Gespräch mit Annette Green, Regional Vice President bei SAS über die Women-in-Tech-Bewegung. Was ist das Ziel unserer Gesellschaft und wohin steuert die Gleichberechtigung von Männern und Frauen? Ist bei Unternehmen ohne Quote Schluss oder müssen wir ganz woanders anfangen?

Wann wird der Traum einer egalitären Gesellschaft Realität? Lange schon beschäftigen wir uns mit dieser Frage. Auch wenn die Basis gelegt ist: Wir sind uns alle einig, dass die männliche Dominanz zu viel des Guten ist. Es ändert sich wenig und das auch nur beschwerlich.

Matriarchate – so nennt man das angeblich, wenn nicht die Männer, sondern die Frauen bestimmen. Doch halt. Das stimmt so auch wieder nicht. Wenn im Patriarchat die Männer dominieren, ist das Matriarchat durch Gleichheit als Gesellschaftsform gekennzeichnet. Es ist dies nicht die bloße Umkehrung des Patriarchats.

So scheint es nicht verwunderlich, dass die verbleibenden Matriarchate geprägt sind von einer jahrhundertelangen Geschichte des Widerstandes gegen die industrialisierte Welt. „Besonders matriarchale Männer verteidigen ihre Kultur intensiv gegenüber patriarchalen Übergriffen von außen.
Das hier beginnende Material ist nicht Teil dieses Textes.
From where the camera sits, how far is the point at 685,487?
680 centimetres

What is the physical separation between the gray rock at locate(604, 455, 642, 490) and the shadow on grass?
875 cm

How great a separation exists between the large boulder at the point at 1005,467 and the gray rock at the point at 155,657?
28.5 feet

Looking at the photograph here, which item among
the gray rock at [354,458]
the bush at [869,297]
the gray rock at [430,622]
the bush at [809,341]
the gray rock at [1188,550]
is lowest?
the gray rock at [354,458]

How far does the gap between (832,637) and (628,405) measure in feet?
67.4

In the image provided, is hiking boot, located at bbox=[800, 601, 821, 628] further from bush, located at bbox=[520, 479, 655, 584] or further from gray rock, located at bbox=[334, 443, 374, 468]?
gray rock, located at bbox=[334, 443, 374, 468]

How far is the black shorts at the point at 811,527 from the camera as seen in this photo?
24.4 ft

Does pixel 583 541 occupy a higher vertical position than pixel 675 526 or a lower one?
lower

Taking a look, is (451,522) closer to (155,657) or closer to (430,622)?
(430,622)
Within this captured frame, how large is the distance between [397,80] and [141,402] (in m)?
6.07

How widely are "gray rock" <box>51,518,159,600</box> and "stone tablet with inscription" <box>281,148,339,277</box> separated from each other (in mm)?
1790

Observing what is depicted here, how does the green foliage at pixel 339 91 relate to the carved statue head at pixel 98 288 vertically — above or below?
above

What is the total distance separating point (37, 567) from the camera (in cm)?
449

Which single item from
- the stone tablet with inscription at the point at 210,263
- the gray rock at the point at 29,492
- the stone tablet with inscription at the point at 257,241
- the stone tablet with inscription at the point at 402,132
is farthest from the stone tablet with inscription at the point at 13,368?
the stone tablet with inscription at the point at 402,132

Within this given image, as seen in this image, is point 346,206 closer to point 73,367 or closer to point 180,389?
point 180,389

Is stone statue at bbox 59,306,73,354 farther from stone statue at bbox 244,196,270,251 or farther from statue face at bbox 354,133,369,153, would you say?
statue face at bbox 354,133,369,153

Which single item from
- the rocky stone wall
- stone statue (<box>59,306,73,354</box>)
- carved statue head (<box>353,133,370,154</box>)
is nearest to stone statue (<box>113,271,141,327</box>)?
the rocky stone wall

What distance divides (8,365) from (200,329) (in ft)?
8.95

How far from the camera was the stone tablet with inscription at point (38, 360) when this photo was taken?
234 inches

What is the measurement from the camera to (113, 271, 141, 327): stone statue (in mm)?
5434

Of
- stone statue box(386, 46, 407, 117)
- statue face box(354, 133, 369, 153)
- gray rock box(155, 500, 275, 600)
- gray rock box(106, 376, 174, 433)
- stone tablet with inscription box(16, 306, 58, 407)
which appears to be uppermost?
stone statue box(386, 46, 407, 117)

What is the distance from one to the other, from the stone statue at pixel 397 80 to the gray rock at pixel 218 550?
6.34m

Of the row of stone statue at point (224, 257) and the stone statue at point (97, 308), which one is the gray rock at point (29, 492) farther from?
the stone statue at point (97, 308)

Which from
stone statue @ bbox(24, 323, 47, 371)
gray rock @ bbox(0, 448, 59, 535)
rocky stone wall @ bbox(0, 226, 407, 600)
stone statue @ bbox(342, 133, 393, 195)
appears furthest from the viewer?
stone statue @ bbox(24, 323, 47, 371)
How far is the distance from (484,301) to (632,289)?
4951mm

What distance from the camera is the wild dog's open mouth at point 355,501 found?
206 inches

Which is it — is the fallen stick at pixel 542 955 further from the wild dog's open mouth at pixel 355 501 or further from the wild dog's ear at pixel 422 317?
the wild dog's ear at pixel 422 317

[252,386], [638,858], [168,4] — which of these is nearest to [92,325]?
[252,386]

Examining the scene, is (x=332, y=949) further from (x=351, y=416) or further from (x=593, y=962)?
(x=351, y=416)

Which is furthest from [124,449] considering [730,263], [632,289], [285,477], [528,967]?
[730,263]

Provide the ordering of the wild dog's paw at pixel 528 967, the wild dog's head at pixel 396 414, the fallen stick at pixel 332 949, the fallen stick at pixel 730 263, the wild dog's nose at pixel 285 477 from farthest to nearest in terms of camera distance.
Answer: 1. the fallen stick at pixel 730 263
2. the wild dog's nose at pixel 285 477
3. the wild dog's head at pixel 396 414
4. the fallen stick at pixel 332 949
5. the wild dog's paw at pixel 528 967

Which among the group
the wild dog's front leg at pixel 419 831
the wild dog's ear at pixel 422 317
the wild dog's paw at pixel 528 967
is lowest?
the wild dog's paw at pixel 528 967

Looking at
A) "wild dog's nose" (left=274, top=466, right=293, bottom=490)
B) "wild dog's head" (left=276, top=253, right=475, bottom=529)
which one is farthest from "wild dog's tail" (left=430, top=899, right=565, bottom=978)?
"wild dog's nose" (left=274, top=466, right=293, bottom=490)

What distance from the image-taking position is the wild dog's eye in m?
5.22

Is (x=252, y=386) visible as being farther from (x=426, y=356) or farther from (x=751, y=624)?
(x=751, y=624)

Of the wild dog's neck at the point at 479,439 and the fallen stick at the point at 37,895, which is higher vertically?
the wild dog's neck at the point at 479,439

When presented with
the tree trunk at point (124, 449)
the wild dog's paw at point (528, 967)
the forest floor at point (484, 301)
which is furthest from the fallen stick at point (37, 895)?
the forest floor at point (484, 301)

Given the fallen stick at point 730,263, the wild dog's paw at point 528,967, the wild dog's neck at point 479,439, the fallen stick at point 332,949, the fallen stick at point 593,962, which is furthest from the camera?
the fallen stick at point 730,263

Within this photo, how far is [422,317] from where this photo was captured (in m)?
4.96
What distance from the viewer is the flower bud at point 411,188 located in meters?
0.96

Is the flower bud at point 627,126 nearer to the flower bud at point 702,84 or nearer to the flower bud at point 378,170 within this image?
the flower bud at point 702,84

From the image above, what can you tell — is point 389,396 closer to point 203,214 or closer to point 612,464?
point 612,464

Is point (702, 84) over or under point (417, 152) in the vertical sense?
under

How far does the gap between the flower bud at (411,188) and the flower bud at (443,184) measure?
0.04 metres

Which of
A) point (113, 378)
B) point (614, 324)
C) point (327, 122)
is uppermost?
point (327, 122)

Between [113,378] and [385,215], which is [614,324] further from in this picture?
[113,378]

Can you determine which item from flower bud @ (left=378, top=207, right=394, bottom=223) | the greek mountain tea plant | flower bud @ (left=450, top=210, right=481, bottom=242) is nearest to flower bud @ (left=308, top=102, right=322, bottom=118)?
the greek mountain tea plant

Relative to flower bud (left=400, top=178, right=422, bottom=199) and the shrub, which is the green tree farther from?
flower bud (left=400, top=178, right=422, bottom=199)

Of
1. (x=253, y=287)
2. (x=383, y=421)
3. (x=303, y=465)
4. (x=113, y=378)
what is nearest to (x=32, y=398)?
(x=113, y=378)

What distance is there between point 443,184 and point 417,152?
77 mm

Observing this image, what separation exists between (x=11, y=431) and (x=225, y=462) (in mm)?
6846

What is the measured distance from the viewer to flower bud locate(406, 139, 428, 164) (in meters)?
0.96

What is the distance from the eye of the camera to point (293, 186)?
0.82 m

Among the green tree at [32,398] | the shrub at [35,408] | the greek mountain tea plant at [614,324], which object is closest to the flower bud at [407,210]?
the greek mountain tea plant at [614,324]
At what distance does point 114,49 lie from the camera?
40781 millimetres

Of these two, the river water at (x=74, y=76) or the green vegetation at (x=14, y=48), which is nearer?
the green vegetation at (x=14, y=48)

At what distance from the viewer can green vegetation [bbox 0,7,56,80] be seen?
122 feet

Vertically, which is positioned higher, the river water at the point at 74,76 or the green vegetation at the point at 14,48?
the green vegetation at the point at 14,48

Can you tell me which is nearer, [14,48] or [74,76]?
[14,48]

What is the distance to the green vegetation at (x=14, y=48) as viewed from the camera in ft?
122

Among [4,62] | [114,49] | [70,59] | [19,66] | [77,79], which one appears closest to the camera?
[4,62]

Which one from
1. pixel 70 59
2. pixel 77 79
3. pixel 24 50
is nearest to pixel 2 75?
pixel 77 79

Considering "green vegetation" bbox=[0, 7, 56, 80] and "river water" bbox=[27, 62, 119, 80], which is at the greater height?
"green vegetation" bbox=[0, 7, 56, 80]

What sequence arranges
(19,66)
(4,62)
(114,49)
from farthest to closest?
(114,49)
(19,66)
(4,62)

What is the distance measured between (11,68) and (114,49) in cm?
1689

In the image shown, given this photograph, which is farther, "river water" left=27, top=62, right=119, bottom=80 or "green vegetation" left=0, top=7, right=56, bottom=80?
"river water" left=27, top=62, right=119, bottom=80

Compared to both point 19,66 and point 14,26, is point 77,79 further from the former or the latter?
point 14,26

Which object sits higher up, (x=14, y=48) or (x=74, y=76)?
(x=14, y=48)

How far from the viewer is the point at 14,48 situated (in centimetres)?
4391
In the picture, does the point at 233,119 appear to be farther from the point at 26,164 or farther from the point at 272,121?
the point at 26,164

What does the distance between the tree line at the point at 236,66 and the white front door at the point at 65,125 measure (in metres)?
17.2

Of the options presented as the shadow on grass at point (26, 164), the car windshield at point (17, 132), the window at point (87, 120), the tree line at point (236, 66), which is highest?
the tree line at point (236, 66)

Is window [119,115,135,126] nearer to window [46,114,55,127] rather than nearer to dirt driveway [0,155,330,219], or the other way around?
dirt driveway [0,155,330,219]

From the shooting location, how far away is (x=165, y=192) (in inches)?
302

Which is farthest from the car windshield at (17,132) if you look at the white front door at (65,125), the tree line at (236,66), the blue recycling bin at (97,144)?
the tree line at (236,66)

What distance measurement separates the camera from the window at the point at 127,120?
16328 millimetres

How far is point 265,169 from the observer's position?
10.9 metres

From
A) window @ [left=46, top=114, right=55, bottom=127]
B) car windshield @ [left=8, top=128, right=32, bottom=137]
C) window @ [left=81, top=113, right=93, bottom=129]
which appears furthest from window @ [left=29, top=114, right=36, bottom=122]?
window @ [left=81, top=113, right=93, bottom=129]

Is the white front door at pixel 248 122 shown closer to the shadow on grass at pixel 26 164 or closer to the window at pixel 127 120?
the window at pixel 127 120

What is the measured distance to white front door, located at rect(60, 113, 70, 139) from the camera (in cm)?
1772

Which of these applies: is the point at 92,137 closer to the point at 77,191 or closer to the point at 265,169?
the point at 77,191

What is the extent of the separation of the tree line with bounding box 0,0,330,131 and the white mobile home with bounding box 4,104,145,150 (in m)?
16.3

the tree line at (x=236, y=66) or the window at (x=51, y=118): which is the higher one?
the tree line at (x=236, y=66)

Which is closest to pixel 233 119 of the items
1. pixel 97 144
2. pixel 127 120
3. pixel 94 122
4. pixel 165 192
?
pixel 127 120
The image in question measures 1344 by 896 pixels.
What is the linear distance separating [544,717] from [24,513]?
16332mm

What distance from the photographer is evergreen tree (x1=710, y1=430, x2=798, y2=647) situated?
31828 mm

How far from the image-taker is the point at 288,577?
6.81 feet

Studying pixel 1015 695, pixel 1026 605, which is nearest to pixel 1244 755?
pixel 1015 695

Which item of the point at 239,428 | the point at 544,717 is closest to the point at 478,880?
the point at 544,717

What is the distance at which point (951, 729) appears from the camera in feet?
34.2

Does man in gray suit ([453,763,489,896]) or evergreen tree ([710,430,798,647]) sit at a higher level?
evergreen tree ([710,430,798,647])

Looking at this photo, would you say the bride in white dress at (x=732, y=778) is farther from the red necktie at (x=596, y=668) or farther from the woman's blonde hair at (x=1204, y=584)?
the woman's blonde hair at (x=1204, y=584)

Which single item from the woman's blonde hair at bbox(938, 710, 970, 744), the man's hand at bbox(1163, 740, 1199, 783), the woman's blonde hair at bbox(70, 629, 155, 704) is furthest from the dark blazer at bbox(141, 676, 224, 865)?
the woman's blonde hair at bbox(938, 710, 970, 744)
Sie leben gern in ihrer Gesellschaft.“ (Dr. Heide Göttner-Abendroth, Begründerin der Matriarchatsforschung) Dabei bedeute Matriarchat nicht, dass die Männer die Unterdrückten seien, sondern dass die Gesellschaften in Balance sind, da man von einer Egalität der Geschlechter ausgehe. 

Genau hier scheint bei unserer heutigen Diskussion um Frauen in der Technik (Women-in-Tech) oder Frauenquoten und dergleichen mehr, der Hund begraben zu sein. Warum ist es so schwer, diese Gleichheit herzustellen? Warum verdienen Frauen immer noch weniger als Männer? Warum scheint es noch immer eine Ausnahme zu sein, wenn Frauen technische Berufe ergreifen? Und wieso müssen sogar in Volksparteien die Quoten her? Keine Frage: Die Männer sind die Bösen.

Wir wollten dem Ganzen auf den Grund gehen und sprachen mit Annette Green. Sie ist Regional Vice President von SAS für die Region Deutschland, Österreich und die Schweiz. SAS ist ein global operierender Softwarekonzern mit über 15.000 Mitarbeitern. Bekommen wir von ihr die Antworten, die wir suchen? Kann sie das starre Korsett dieser männlich dominierten Branche aufbrechen?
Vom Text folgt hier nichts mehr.